Ceci peut être fait en comparant le compte du membre avec le rapport de suivi des retards.
Rédiger et expliciter les résultats des tests;
Ø Pour chacun des crédits sélectionnés, déterminer si le crédit précédent du client a été soldé par
des remboursements non effectués en espèces, ou seulement partiellement (par restructuration,
refinancement, chèques post- datés, chèques provenant d’un tiers, dépôt d’équipement ou
d’autres garanties matérielles). Ceci peut être effectué en examinant les deux ou trois derniers
remboursements sur le crédit précédent du membre, afin de déterminer son comportement de
remboursement. L’attestation du dernier remboursement sur ce crédit doit être vérifiée de façon à
déterminer la nature réelle des remboursements. Rédiger et expliciter les résultats des tests;
Ø Pour chacun des crédits sélectionnés vérifier sa conformité avec les politiques en vigueur.
2.
Procédures de test de conformité aux politiques et procédures de crédit
L’objectif de cet examen est de déterminer le degré de conformité aux politiques et procédures de crédit,
surtout en ce qui concerne les principaux facteurs de risques de crédit.
Tâches préparatoires :
Ø Discuter avec plusieurs employés des politiques et indicateurs régissant les décisions de crédit,
en prêtant particulièrement attention à ceux qui peuvent être mesurés de manière objective. Le
vérificateur externe et le responsable du crédit doivent se mettre d’accord sur un nombre limité
(par exemple cinq à huit) de ces indicateurs, en examinant particulièrement les éléments les plus
importants en termes de profil de risque du portefeuille de crédits, et qui doivent normalement être
suivis en toutes circonstances. Peuvent être pris en compte, par exemple, les types d’indicateurs
suivants : caractéristiques du client (âge, activité professionnelle, casier judiciaire vierge);
capacité de remboursement (méthode pour évaluer la capacité de remboursement, niveau
minimum de la capacité de remboursement, variations de la capacité de remboursement, type
d’activité à financer); historique des crédits s’il y a lieu; taille du crédit et montant des
remboursements réguliers par rapport aux indicateurs clés de l’activité (tels que le fonds de
roulement, le total des ventes, le résultat net, les crédits et remboursements antérieurs, et les
garanties matérielles); et la méthodologie d’octroi des crédits (critères d’octroi suivant qu’il
s’agisse d’un prêt de groupe et d’un prêt individuel);
Ø Analyser ces indicateurs en vue de déterminer les faiblesses et recommander que les plus
pertinents soient intégrés dans la politique de crédit,
Ø Sélectionner un échantillon de crédits en utilisant les mêmes procédures que celles utilisées pour
tester le rapport de suivi des retards, et documenter cette démarche.

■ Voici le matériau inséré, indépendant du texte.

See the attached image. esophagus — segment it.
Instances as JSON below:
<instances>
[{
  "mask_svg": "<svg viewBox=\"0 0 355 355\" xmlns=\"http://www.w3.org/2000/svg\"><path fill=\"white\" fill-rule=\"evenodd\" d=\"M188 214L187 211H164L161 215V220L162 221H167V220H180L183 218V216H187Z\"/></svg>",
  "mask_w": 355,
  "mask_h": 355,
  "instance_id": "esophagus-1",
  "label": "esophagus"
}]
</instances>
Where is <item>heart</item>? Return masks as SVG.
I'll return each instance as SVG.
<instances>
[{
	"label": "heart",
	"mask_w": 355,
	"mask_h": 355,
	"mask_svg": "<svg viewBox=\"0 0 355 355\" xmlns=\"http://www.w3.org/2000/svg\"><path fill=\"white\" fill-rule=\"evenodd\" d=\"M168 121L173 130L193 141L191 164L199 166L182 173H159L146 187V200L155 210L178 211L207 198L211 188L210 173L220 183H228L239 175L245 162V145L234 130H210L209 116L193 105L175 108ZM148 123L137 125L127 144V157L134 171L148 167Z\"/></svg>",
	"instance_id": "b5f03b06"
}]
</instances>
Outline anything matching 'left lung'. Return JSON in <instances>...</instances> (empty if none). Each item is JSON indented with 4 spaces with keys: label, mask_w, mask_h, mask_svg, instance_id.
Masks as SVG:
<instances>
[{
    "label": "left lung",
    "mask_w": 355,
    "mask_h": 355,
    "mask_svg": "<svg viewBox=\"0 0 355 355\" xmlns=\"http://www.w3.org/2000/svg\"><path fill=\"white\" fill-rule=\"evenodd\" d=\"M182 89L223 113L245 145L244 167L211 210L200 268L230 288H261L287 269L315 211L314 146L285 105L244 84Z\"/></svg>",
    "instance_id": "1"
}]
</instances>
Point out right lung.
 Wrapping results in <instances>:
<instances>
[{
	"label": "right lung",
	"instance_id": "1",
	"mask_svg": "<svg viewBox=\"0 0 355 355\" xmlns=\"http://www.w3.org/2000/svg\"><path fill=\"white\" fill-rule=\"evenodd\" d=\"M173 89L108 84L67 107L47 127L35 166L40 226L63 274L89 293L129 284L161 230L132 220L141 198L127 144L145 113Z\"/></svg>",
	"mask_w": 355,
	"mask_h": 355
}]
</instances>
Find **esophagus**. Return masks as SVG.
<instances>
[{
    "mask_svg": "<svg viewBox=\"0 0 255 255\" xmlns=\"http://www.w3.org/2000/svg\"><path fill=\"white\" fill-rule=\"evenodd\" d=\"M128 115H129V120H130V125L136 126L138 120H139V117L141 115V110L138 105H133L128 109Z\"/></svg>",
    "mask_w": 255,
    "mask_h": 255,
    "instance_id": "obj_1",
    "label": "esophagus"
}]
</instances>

Procédure de test de l’échantillon :
Ø Pour chacun des échantillons de crédits sélectionnés, demander les fiches de crédit
correspondant au crédit en cours et aux deux crédits précédents, s’il y a lieu. Rédiger et expliciter
les résultats des tests.
Ø Pour chacun des crédits sélectionnés, y compris les crédits antérieurs, tester la conformité à la
politique de crédit établie par rapport à un nombre limité d’éléments clés énumérés à la section 4.
Pour certains indicateurs, la conformité est fondée sur des ratios figurant dans une même
demande de crédit (comme le rapport de la capacité de remboursement au montant à
rembourser). Dans d’autres cas, l’indicateur compare les données des deux crédits successifs
(comme le taux de croissance de la taille du crédit ou du montant du remboursement). Rédiger et
expliciter les résultats de ces tests.